私も集小零細企業の経営者なので、この話にはうなづけます。

販売実績と新陳代謝のグラフの相関関係。山と山、谷と谷、そりゃあそうでしょう。そうならない経営者がいるとすると、よっぽど腹が座っている人か、数字無視のいい加減な経営者だと思います。

とはいえ、山と谷の高さをいかに上下させずに、安定した高さにするか。もちろん販売実績もバカみたいにあがる良いようにも思えますが、各種費用もそれに応じて掛かりますし、それを維持する体制・人はとても難しい課題です。もちろんガクガクと下がると、収益そのものが大ごとですから、結局販売実績も緩やかな上昇が良いに決まっています。会社というのは一つの商品、一つのサービスやるのは危険ですから、複数の商品やサービスを抱えてやります。それは複数の良い事業があるとさらに伸びるというよりは、単一の事業が頭打ちになっても、他の事業が支えて、ダメな事業を止めるだけの時間的余裕を作ることができる、という理由の方が大きいと思います。
良い事業、良い商品がいつまでも良い、売れ続けるとは言えないですからね。
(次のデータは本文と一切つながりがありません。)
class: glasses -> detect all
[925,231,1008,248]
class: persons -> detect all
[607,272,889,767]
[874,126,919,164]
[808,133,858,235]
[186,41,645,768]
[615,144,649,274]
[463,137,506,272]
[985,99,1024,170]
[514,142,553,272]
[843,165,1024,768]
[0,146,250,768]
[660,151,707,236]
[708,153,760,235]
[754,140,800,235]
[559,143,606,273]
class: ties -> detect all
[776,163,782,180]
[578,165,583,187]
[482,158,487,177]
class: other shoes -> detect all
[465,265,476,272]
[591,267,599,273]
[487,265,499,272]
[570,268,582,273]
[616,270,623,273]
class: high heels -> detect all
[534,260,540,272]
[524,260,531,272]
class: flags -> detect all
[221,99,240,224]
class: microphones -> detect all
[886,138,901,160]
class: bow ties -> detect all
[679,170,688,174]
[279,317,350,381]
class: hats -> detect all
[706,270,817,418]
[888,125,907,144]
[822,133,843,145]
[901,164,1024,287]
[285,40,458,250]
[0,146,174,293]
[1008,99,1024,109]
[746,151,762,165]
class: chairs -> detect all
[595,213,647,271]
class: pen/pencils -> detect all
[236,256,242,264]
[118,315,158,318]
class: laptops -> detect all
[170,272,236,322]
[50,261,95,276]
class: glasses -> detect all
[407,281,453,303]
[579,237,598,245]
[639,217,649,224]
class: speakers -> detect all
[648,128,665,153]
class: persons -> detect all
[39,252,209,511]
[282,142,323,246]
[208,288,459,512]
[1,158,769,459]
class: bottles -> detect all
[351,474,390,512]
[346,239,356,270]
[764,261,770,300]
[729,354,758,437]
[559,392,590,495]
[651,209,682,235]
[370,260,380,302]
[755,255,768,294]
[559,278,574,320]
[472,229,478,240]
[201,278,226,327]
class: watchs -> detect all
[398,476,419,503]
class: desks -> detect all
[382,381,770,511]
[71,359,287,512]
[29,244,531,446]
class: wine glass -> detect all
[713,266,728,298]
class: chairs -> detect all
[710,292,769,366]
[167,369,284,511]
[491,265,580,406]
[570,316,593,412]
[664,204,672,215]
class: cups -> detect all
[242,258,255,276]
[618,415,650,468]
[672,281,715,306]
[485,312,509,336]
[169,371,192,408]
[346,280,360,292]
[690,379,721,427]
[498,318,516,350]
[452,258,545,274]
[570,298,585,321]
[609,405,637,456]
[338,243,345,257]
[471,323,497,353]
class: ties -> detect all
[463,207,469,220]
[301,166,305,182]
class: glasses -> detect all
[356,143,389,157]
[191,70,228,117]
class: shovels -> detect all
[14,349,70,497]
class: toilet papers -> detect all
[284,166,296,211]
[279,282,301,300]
そんなのは私の関連する業界を見てもざらに起きていること、同じものに拘泥せず、気が付いたらいつの間にか変化していたという会社の方が生命力は強いと思います。

もう1つ言えるのは、そんな山と谷の中では経営者のストレスは当然ながら上下しますが、様々な経営判断をする中で、そんな上下する精神状態=肉体状態で判断すると間違うということです。
だから良い時もあれば悪い時もある、いずれの時も極端に精神の置き場を動かないようにする、なるべく平穏の場所に立ち返ることができるというのは、経営者にとってとても大事なことだと思います。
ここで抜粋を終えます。